▸ **Exercise task**:
Return every line of the material below that contains the string "distance".

▸ **Dataset extract**:
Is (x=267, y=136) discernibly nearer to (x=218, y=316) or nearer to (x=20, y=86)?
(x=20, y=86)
---
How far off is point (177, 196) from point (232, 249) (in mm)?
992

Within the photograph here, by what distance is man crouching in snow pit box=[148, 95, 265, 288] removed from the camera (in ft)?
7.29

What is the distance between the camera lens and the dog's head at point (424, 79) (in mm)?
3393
...
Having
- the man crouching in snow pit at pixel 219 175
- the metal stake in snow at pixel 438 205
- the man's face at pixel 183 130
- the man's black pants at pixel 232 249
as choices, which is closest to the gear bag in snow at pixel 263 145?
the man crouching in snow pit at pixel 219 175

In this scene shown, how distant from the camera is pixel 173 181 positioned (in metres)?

▸ **Correct response**:
Within the photograph here, by what distance is man crouching in snow pit box=[148, 95, 265, 288] removed from the camera (in ft)?
What is the distance between the camera lens and the dog's head at point (424, 79) (in mm)?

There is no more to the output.